Ballot measure won’t impact Obamacare in California: Consumer Watchdog
California’s planned ballot measure on health insurance rate regulation would not upset Obamacare works in the Golden State, supporters of statewide ballot measure said.
Several consumer groups and California Insurance Commissioner Dave Jones have long been demanding more authority over health premiums that consumers and small businesses pay to insurers. Californians will vote in November on whether to provide the insurance commissioner with veto power over rate hikes or not.
The Covered California exchange, which has so far signed up nearly 1.4 million people under Obamacare health law, has expressed numerous operational concerns in case the measure passes. The topics of concern include delays in getting approval for new rates and the doubt what would happen if an insurer's premiums are turned down just before open enrollment.
Susan Kennedy, a member of Covered California exchange, is one of the harshest opponents of the ballot measure and its potential negative effect on consumers.

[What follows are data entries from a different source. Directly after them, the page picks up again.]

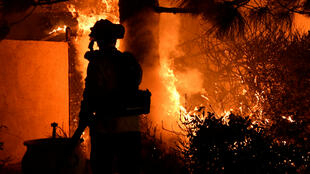 Los bomberos combaten un incendio forestal impulsado por el viento en la madrugada del viernes en Porter Ranch, California, EE. UU., el 11 de octubre de 2019.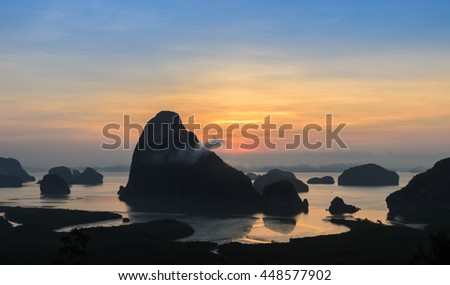 "Landscape of limestone karsts in Phang nga bay at sunrise.  Unseen place of ""Samed Nangshe"" or ""Samet Nangchee"" in Phang Nga province, Thailand. - stock photo"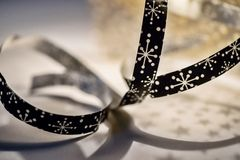 Twisted ornamental ribbon with snowflakes Stock Photo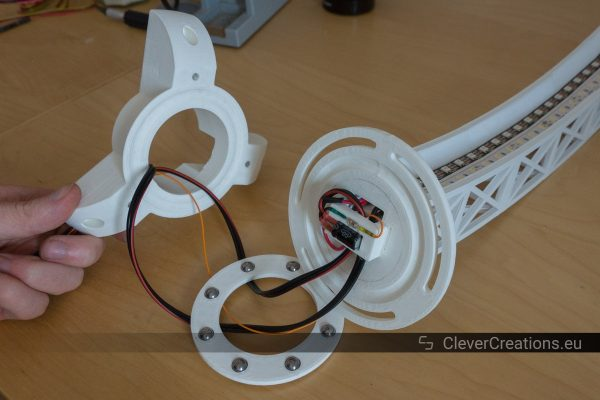 A hand holding a white component up so that the path that wires take through a 3D printed thrust bearing is clearly visible.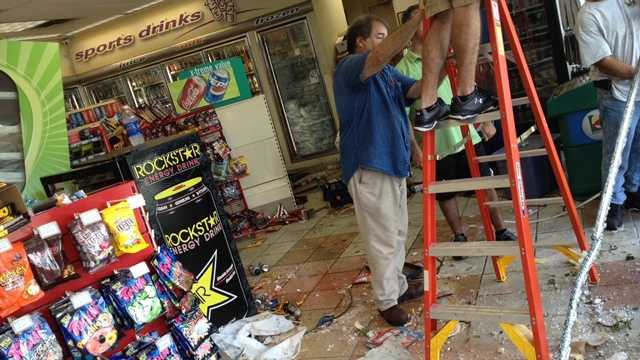 A gas station window was shattered, but the store remained open for business. The cause of the crash wasn't immediately known.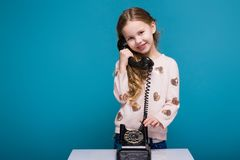 Pretty, little girl in sweater with brunet hair have a phone talk. Isolated on blue, attractive caucasian brunette child with long hair, in beige coat and blue Royalty Free Stock Images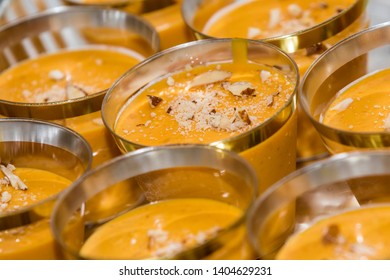 Mango lassi with almond slices on top, overhead view with copy space - Image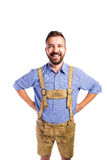 Man in traditional bavarian clothes, hands on hips Royalty Free Stock Photos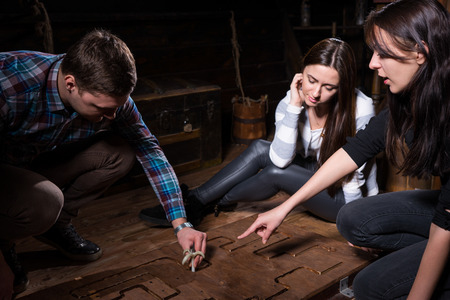Foto de Young people trying to solve a conundrum to get out of the trap, escape the room game concept - Imagen libre de derechos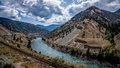 The fraser river as it winds its way through the fraser canyon to pacific ocean rail ways are running on both sides of Royalty Free Stock Photography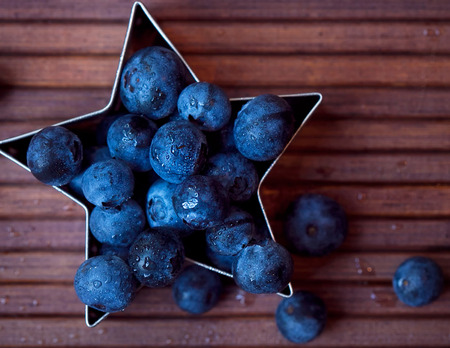 wood cutter: blueberries Stock Photo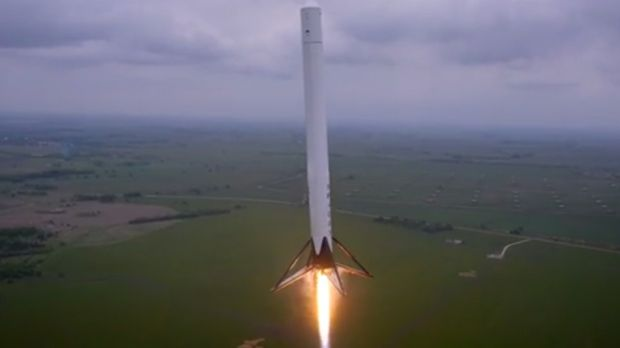 A screen grab from a video a drone shot showing a prototype reusable rocket launch and land itself.
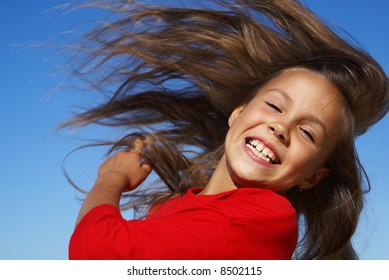 Preteen girl flipping hair on blue sky background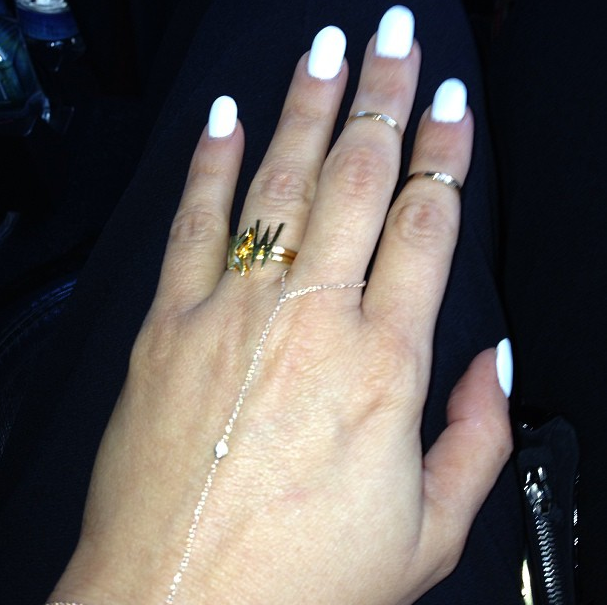 Kardashian Bands: Kim Kardashian Ring: Reality Star Shows Off 'KW' Bling On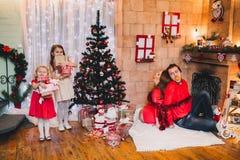 Lycklig familj som sitter nära julgranen I rött Arkivfoto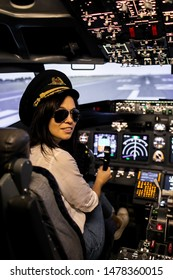 Female Pilot in the Airplane Cockpit. Pilot wearing sun glasses and hat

At a board meeting, she said, “I’m a little afraid we are tiptoeing around this impact that could be really huge and very negative on our ability to function.”
The report issued to the Covered California exchange's 5-member board said contracting with health plans and negotiating rates was a very tightly “choreographed sequence” that start anew at the commencement of each calendar year and that under the existing timelines there would be very little flexibility in case there are major delays.
But, Santa Monica-based advocacy group Consumer Watchdog, argued that the Covered California exchange's concerns were overblown. The consumer group, which put the rate regulation measure on the ballot, also claimed that the rate regulation initiative would not retard the work of Covered California.